Under the free bus service system, all bus companies in Gyeonggi will have to be converted into public enterprises under the provincial office and all bus drivers have to become employees of local public organizations. This may be a possible scenario in a small remote village. But at the level of municipal government, none of the cities in advanced market economies or even in China under socialism has adopted such a reckless system. An official from the Gyeonggi Provincial Office said, “Even when Gyeonggi adopts a half free bus service system like Seoul where the city government compensates for half of the deficits made by private bus companies, the province has to allocate about 500 billion won (46.8 million dollars) a year for the service. If we make the system full-fledged, the cost will be trillions of won.”

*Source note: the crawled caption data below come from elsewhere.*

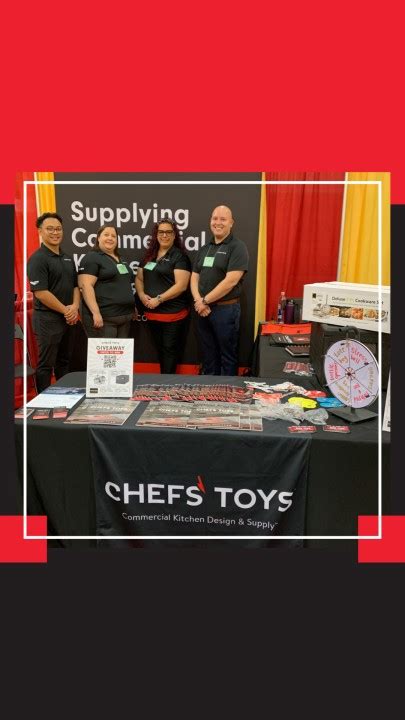 Chefs Amp 39 Toys A Trimark Company On Linkedin Chefstoyslosangeles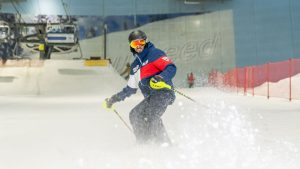 Ski Dubai - 2 Hours Slope Pass For 1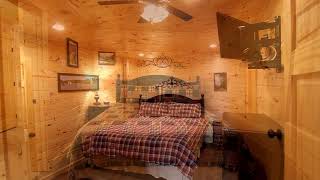 Large Group Cabin in Pigeon Forge - "Big Vista Lodge"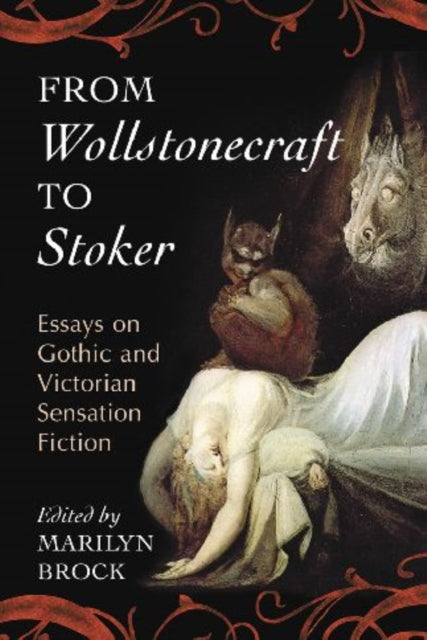 Book cover of: From Wollstonecraft to Stoker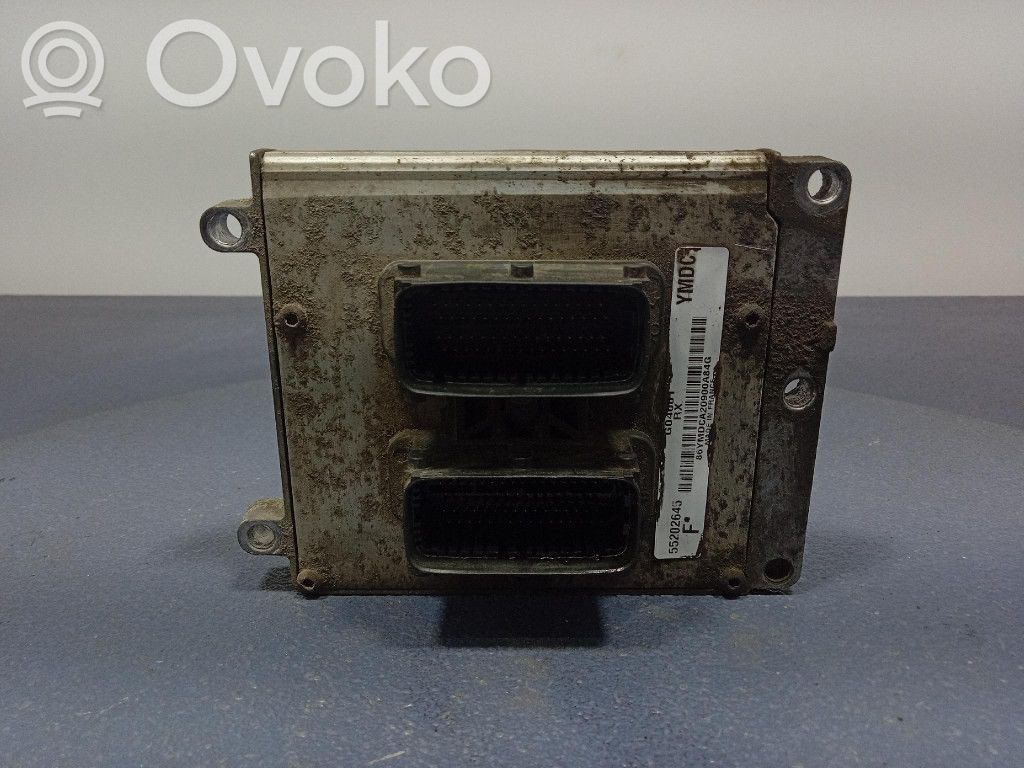 Fiat Croma Unité de commande, module ECU de moteur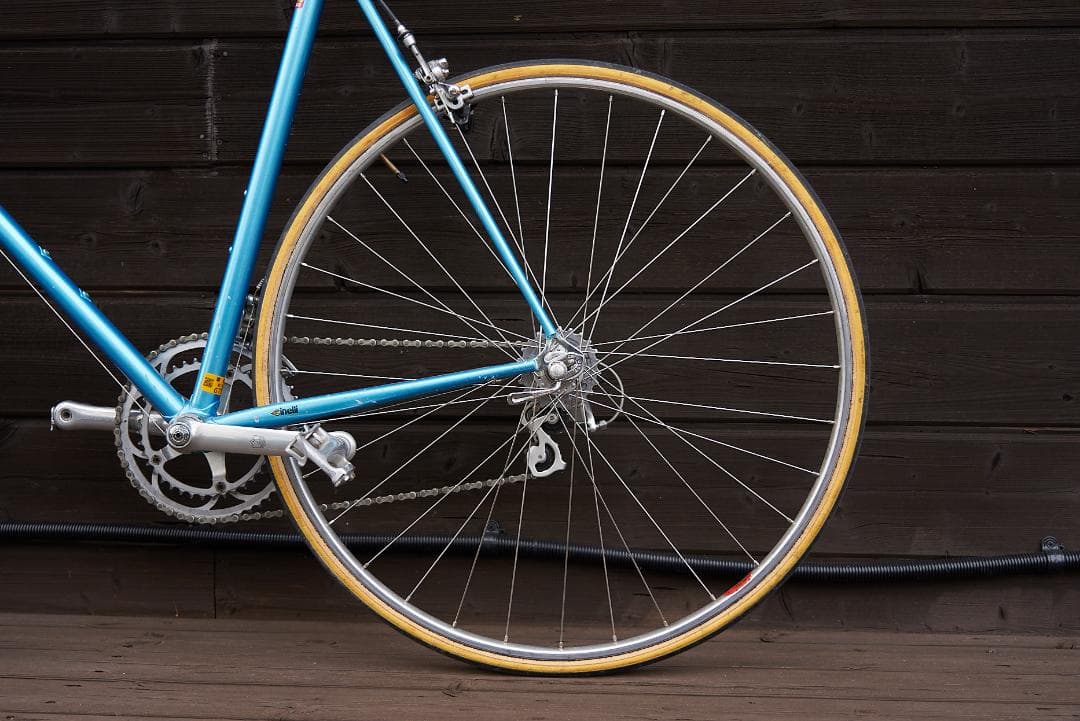 Cinelli Supercorsa カンパニョーロ　ビンテージ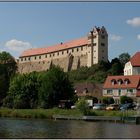 Wettin - Burg Wettin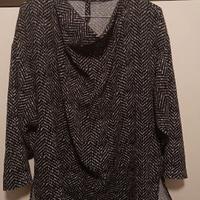 Blusa Zara taglia L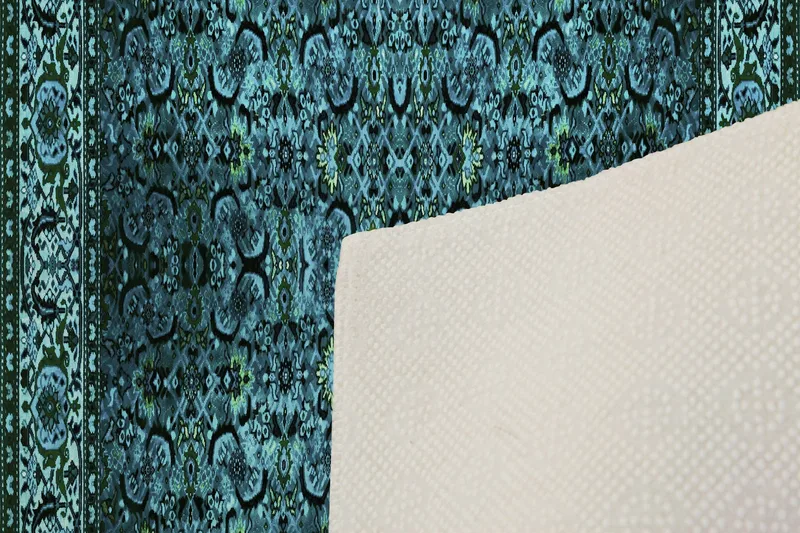Bedriye Matta 80x150 cm - Flerfärgad - Textil & mattor - Mattor - Små mattor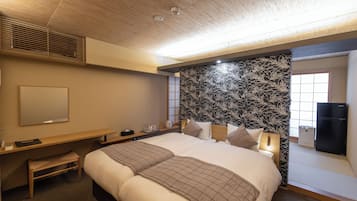 1 habitación, escritorio, sistema de insonorización y wifi gratis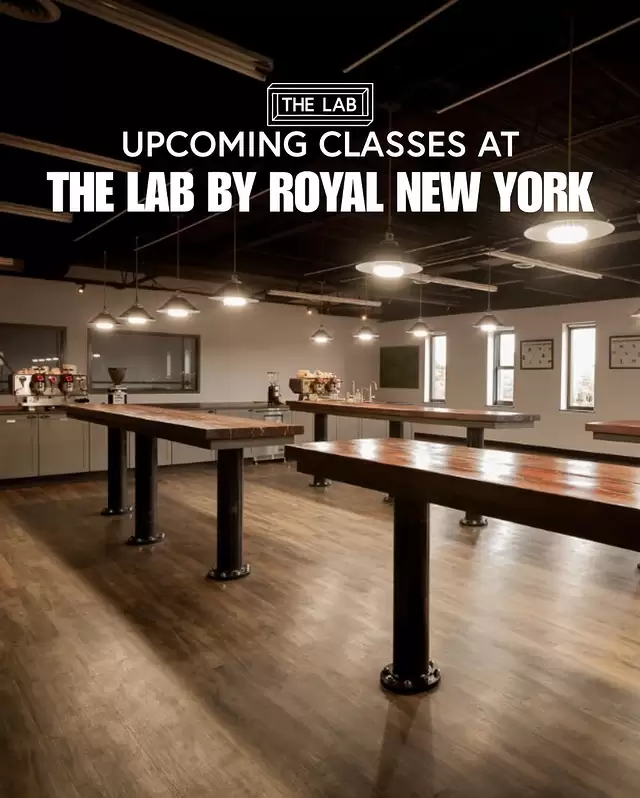 Looking for a sign to further your coffee education in the new year? This is it!
 
Our winter 2026 calendar is now LIVE! From roasting to barista training and more, the RNY Lab’s got you covered. And since you loved them this year, we’re going to continue offering foundation through professional level SCA classes.
 
Link in bio to explore the classes & sign up.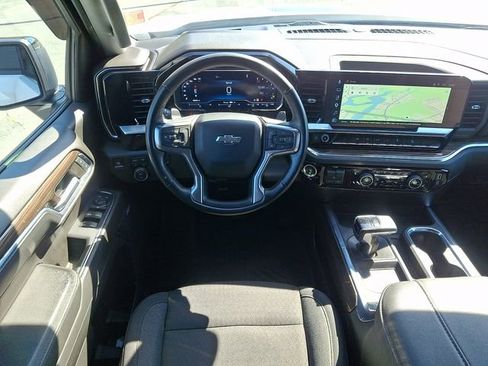 Certified 2024 Chevrolet Silverado 1500 RST w/ All Star Edition Plus AWD/4WD image 11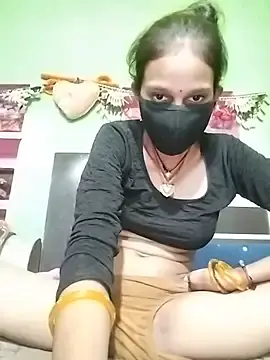 Stripchat Free Porn Cam of Punam_ji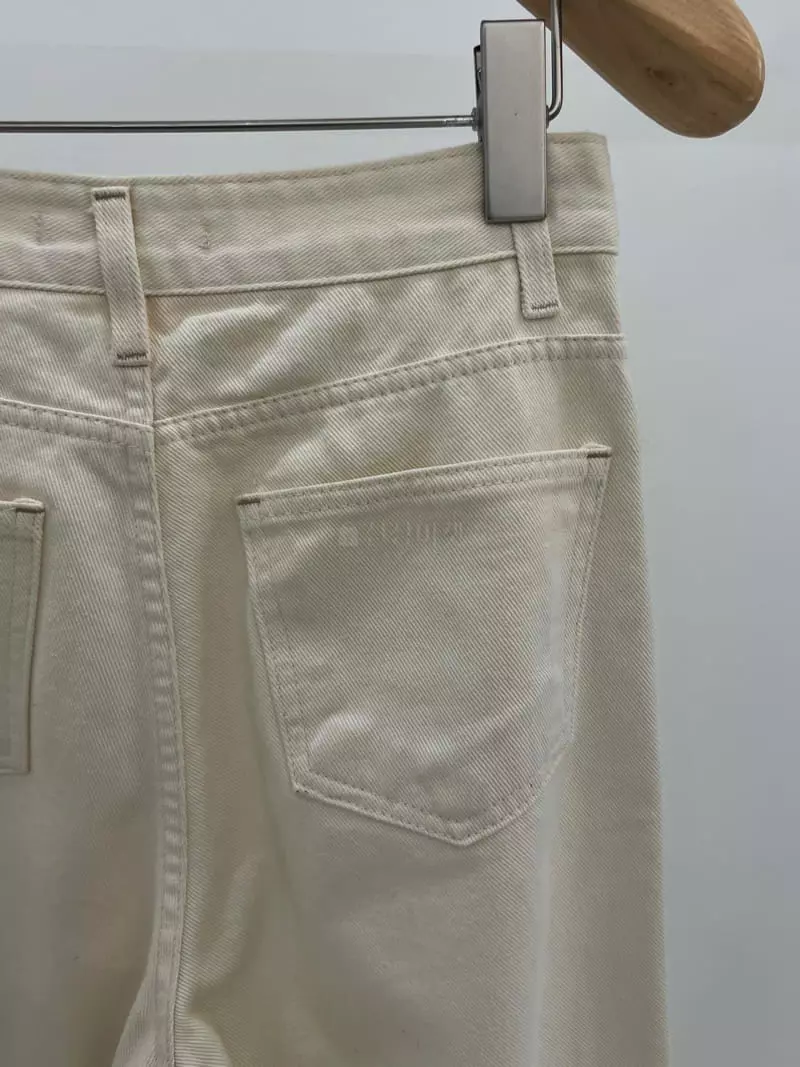 Taste - Korean Women Fashion - #womensfashion - Daily Stitch Pants - 3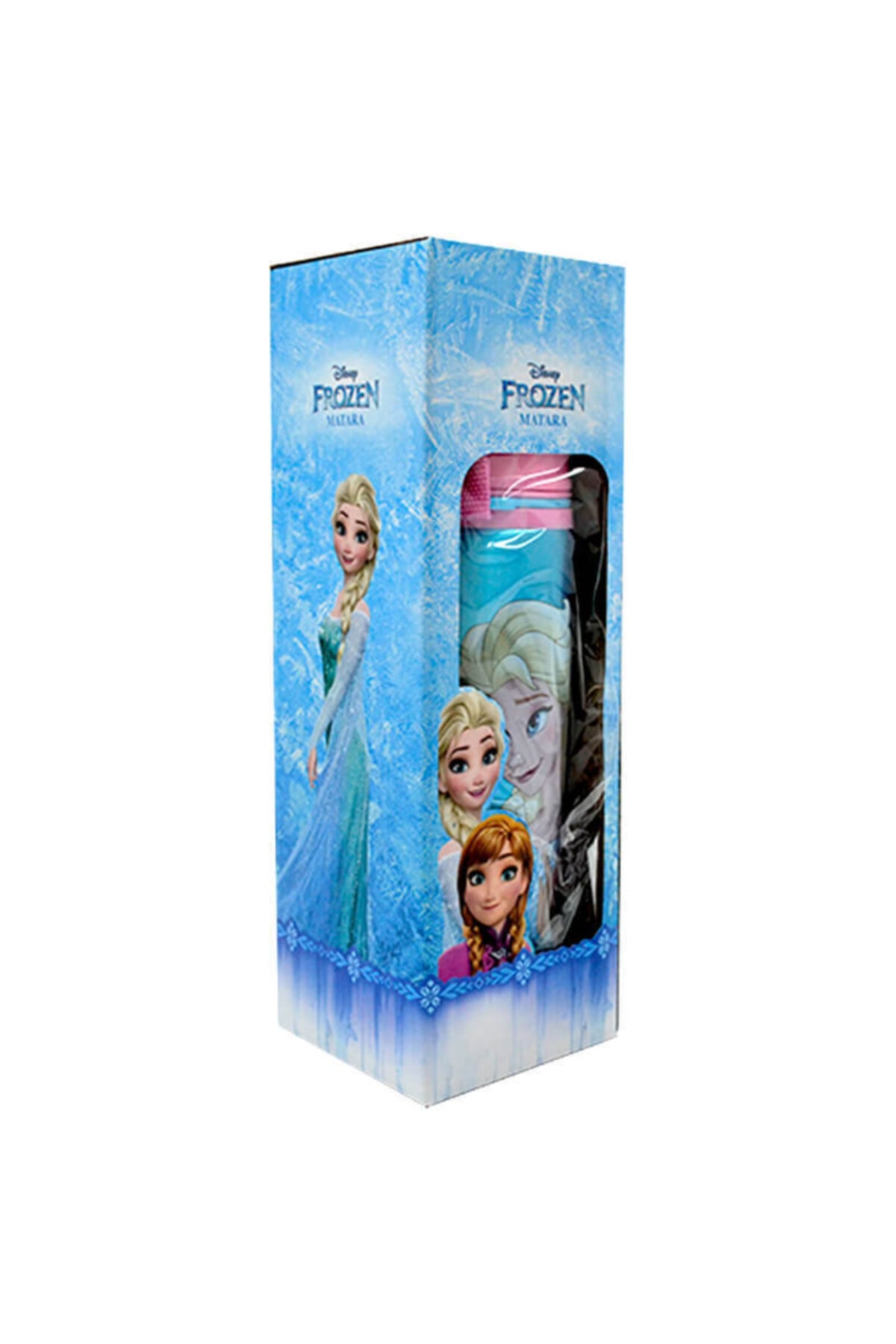 Barbie Hakan 97826 Frozen Metal Matara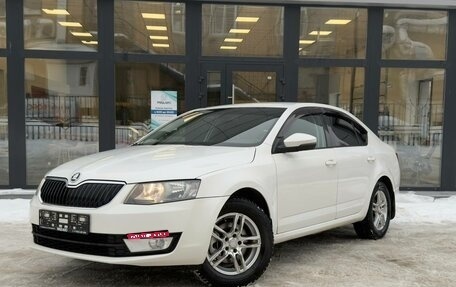 Skoda Octavia, 2014 год, 970 000 рублей, 1 фотография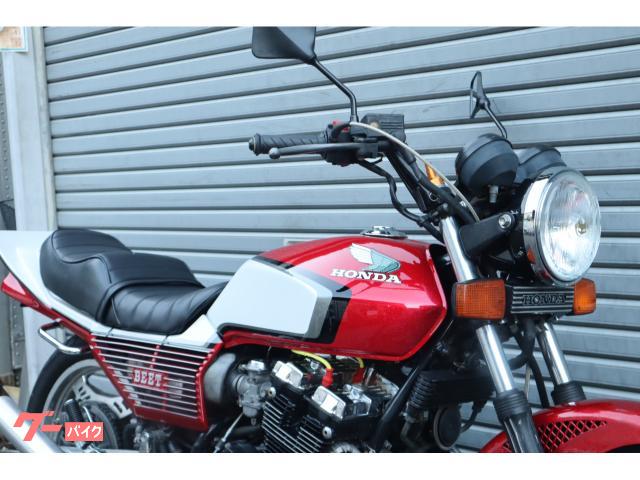 ホンダ CBX400F 逆車 再生キャブ フルBEET外装 カラーズ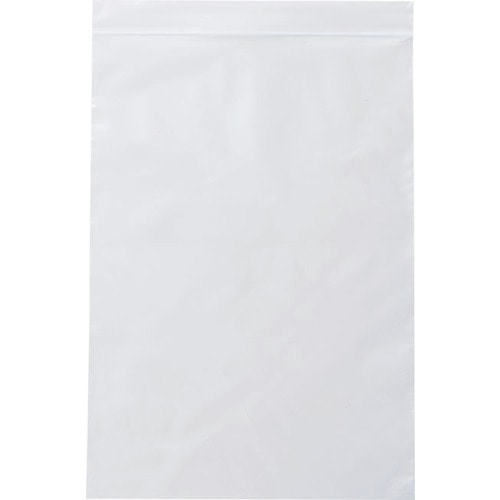 トラスコ中山 セイニチ 「ユニパック」エコバイオ規格品(チャック付ポリエチレン袋) ECO H-4 240×170×0.04（ご注文単位1袋）【直送品】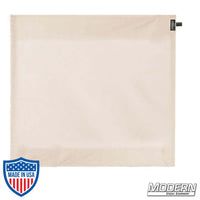 Unbleached muslin diffusion fabric for film grip rigging setups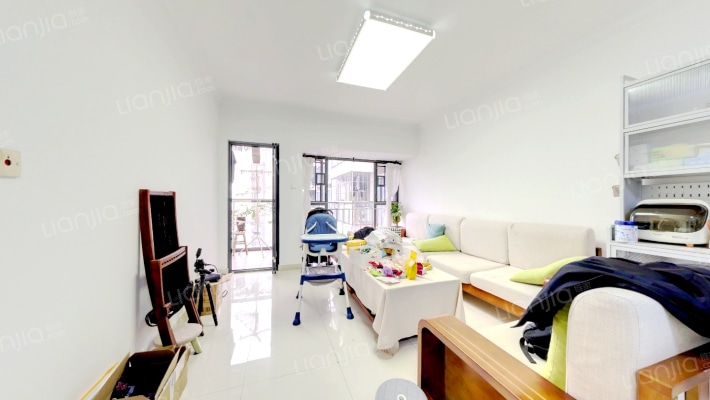 信义锦绣花园二手房实景图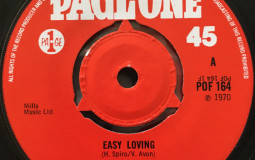 British 45rpm 1951-1969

“Although many people were concerned when Gyeonggi first started the free school meal system, it spread nationwide and universal welfare has become the zeitgeist,” argued the former superintendent. After starting the free meal service, however, Gyeonggi Province had to reduce its budgets for school maintenance and English teachers, which are directly related to education, to handle the increasing cost for free school meals. In addition, as local tax revenues have plunged due to economic recessions, the provincial government has reduced its budget for free school meals to 57.2 billion won (53.6 million dollars) this year from 87.4 billion won (81.6 million dollars) last year. If this money came out of his pocket, could he make such an irresponsible campaign pledge?

In the early 20th century, Argentina ranked in the top 10 wealthy countries in the world. However, it has fallen into a swamp of populism, the so-called Peronism that recklessly sought the expansion of nationalization and welfare and is still suffering the consequences. The Democratic Party of Japan succeeded in taking power in the 2009 general election by appealing to the public with populist pledges such as the elimination of highway tolls and free medical services. But it gave up on its pledges because of difficulties in securing finances and had to make an apology to the Japanese people. The party’s disastrous defeat in the following general election three years later is largely due to such a failure, which conveyed the image of “irresponsible and incompetent party.” Kim’s campaign pledge looks like an attempt to generate publicity only to win the election, regardless of criticisms by some people.

If a free bus service system is introduced in Gyeonggi as he promised, the provincial government will have to cut investments in other areas unless it raises local tax rates remarkably. And this may lead to a financial catastrophe for the province. Kim should think of detailed measures for financing ahead of making such a pledge. Most of all, voters should awaken to prevent candidates’ reliance on populism to win the election. This applies not just to people in Gyeonggi but also to all the Korean people to vote in the upcoming local election. People should make a right judgment by distinguishing populist candidates who can aggravate national and local finances and shift burdens to future generations.